AK: The next decade will be critical in addressing gaps in climate commitments. With the next round of updates to Paris Agreement Nationally Determined Contributions (NDCs) due in 2025, the moment is ripe for integrating ambitious goals into climate planning. Governments should include housing upgrades within their national climate plans, as well as provisions for building code upgrades. 

Retrofitting existing housing is an adaptation strategy as the impacts of climate change become more frequent and acute.  From the mitigation side, strengthening existing housing saves embodied carbon.  If you look at Africa as one example, there are millions of needed homes that either don’t yet exist or are inadequate.

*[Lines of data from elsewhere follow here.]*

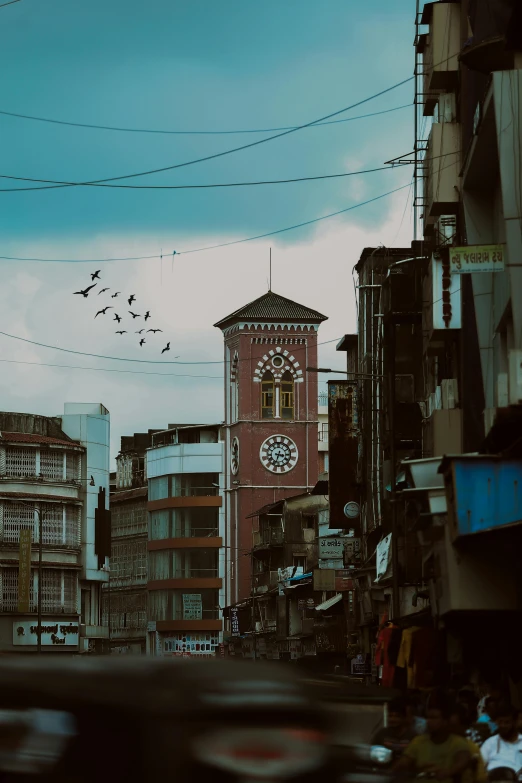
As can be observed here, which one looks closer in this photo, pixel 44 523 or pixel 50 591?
pixel 50 591

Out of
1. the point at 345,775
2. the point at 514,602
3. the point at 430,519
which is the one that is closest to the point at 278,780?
the point at 345,775

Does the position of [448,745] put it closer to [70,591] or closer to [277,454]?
[70,591]

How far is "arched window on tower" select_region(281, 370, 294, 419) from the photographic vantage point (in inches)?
4582

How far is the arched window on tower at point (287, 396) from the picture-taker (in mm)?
116375

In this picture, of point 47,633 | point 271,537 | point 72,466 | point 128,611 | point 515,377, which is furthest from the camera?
point 128,611

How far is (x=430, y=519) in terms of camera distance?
24.4 metres

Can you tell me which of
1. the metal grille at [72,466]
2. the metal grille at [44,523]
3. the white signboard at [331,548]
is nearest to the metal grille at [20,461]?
the metal grille at [44,523]

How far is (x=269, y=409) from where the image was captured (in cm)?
11638

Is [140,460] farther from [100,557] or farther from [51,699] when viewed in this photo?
[51,699]

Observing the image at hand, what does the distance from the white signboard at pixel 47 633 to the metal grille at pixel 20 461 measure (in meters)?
8.05

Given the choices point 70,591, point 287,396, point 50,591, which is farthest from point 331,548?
point 287,396

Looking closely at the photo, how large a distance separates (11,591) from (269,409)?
37310mm

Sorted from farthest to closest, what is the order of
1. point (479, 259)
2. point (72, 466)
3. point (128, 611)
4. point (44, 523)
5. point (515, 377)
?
point (128, 611)
point (72, 466)
point (44, 523)
point (479, 259)
point (515, 377)

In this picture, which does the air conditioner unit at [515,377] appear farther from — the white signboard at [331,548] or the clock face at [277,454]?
the clock face at [277,454]
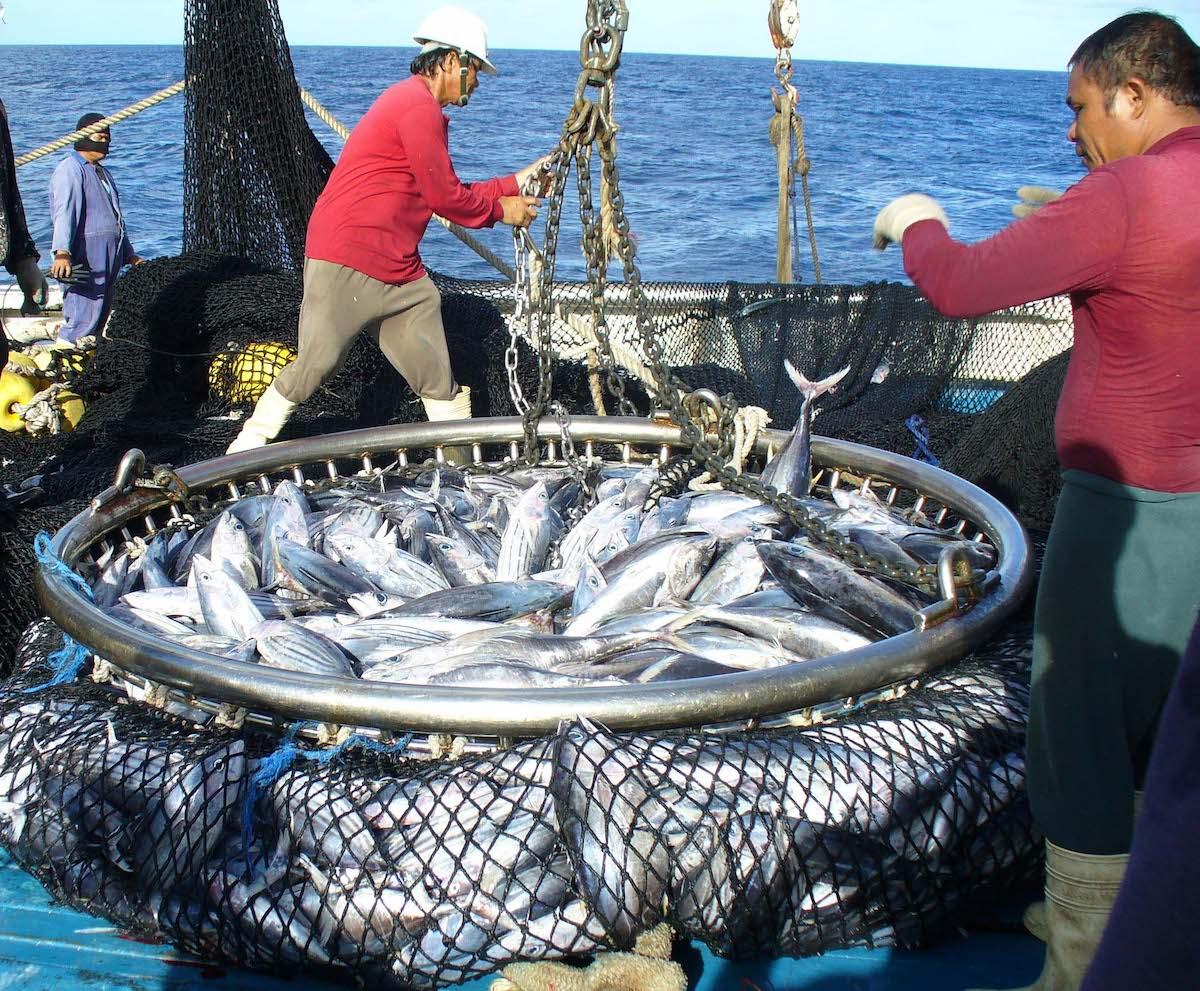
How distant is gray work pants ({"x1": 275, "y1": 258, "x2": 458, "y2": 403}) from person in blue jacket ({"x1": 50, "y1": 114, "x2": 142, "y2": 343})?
4132mm

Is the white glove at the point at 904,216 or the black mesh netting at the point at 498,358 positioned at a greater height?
the white glove at the point at 904,216

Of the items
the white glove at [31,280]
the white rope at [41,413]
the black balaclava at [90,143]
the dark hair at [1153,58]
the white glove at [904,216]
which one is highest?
the dark hair at [1153,58]

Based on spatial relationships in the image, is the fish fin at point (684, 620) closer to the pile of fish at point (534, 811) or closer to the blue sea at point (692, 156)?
the pile of fish at point (534, 811)

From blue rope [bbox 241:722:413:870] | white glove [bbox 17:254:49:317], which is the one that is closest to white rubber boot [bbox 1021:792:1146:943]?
blue rope [bbox 241:722:413:870]

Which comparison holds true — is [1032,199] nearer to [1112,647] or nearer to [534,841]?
[1112,647]

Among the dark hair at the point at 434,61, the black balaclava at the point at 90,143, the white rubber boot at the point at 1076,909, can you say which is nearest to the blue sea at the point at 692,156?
the black balaclava at the point at 90,143

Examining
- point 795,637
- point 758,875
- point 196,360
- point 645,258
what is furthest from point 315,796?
point 645,258

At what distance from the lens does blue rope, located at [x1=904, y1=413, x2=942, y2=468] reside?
5.17m

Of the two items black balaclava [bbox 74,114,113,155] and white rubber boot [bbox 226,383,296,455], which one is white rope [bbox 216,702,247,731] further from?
black balaclava [bbox 74,114,113,155]

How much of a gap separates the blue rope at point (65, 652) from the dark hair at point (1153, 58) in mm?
2886

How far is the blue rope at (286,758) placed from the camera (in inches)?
92.4

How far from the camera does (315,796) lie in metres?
2.29

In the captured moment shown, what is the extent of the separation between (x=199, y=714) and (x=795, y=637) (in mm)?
1635

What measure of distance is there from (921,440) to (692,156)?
3465cm
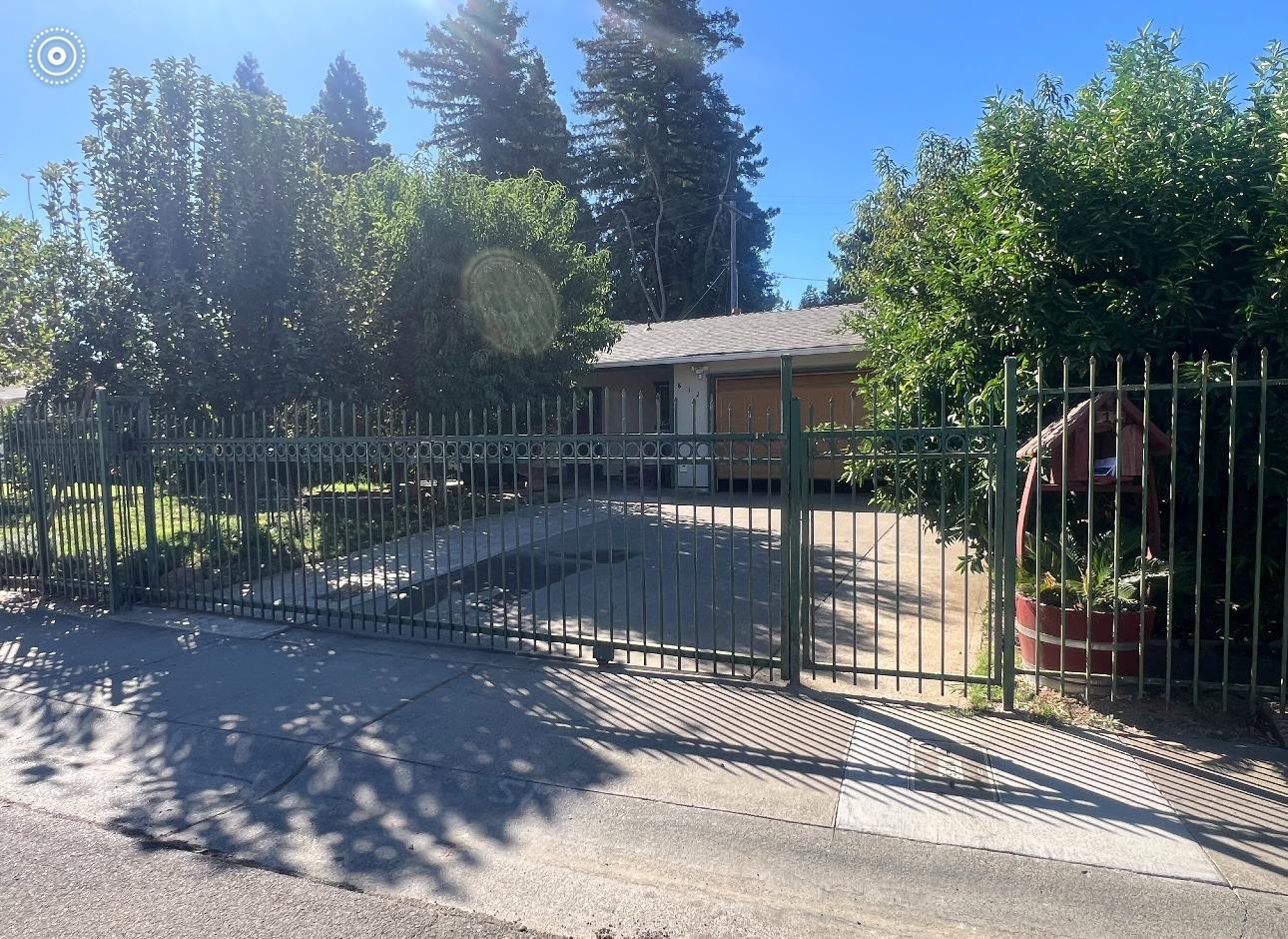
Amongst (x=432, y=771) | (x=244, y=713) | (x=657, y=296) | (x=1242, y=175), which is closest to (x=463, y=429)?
(x=244, y=713)

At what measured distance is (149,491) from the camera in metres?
8.09

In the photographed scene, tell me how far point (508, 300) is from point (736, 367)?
5206 millimetres

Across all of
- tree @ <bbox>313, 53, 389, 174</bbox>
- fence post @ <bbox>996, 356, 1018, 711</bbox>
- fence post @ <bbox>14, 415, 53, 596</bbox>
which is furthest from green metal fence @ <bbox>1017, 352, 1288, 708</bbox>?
tree @ <bbox>313, 53, 389, 174</bbox>

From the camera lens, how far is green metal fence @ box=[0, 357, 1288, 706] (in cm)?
487

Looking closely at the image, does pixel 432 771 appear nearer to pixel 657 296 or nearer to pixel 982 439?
pixel 982 439

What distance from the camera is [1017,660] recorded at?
5785 millimetres

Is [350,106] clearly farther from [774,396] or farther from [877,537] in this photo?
[877,537]

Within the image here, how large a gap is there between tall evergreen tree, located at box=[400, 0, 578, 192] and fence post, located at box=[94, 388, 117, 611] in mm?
30090

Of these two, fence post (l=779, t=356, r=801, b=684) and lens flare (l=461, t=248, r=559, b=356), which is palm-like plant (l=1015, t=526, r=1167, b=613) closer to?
fence post (l=779, t=356, r=801, b=684)

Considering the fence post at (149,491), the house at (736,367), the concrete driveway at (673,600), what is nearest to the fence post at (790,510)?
the concrete driveway at (673,600)

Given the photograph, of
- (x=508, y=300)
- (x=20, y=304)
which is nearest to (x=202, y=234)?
(x=20, y=304)

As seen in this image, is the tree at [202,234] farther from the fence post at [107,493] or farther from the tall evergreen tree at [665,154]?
the tall evergreen tree at [665,154]

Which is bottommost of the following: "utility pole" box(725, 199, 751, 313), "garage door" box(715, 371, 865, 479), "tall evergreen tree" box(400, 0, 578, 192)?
"garage door" box(715, 371, 865, 479)

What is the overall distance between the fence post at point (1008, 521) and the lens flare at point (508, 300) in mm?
9365
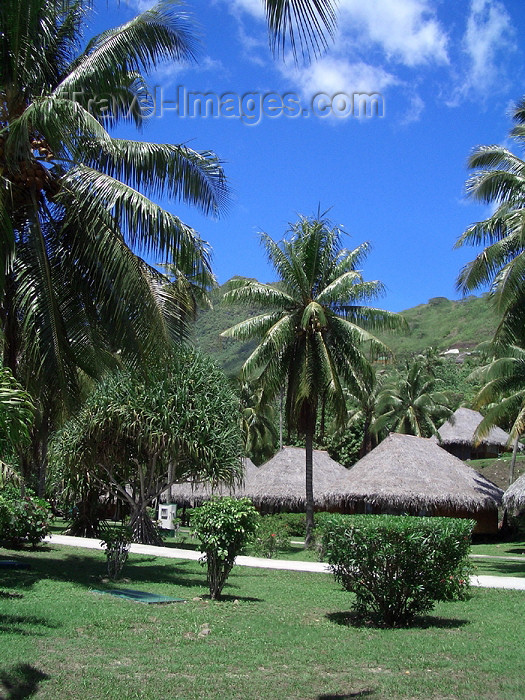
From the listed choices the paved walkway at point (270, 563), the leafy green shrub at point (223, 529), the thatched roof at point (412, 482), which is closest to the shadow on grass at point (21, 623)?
the leafy green shrub at point (223, 529)

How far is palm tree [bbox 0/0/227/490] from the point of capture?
1095 centimetres

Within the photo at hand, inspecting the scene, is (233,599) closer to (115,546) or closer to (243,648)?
(115,546)

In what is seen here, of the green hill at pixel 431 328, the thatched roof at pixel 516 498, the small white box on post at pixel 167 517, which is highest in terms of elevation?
the green hill at pixel 431 328

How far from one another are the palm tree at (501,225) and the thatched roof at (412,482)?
1084 centimetres

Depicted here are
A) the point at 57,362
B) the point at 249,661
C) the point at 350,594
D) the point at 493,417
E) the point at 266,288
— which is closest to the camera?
the point at 249,661

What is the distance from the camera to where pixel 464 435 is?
48.0 m

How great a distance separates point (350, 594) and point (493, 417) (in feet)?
51.1

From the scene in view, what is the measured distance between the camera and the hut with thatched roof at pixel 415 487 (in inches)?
→ 1080

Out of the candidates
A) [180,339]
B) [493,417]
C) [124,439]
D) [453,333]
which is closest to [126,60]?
[180,339]

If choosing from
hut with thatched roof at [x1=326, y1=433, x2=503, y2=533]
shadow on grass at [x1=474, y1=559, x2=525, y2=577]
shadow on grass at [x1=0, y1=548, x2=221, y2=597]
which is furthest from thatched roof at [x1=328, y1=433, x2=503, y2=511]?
shadow on grass at [x1=0, y1=548, x2=221, y2=597]

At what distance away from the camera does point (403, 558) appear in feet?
30.5

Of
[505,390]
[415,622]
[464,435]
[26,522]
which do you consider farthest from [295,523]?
[464,435]

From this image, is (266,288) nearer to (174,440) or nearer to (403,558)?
(174,440)

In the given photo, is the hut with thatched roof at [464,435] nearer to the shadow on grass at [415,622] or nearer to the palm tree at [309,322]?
the palm tree at [309,322]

If we can retrofit some of those rather than build new, the embodied carbon savings will be immense. 

Photo of construction work in Haiti courtesy of Design Build


Lisa Richmond, Hon. AIA, is a Senior Fellow with Architecture 2030 and a thought leader on climate and the built environment. Through Climate Strategy Works, Lisa supports clients in strategic planning, concept development, strategic communication and brand positioning within the UNFCCC global climate dialogues. She was a delegate and speaker at three recent UN climate summits: COP26 in Glasgow, COP27 in Sharm-el-Sheikh and COP28 in Dubai.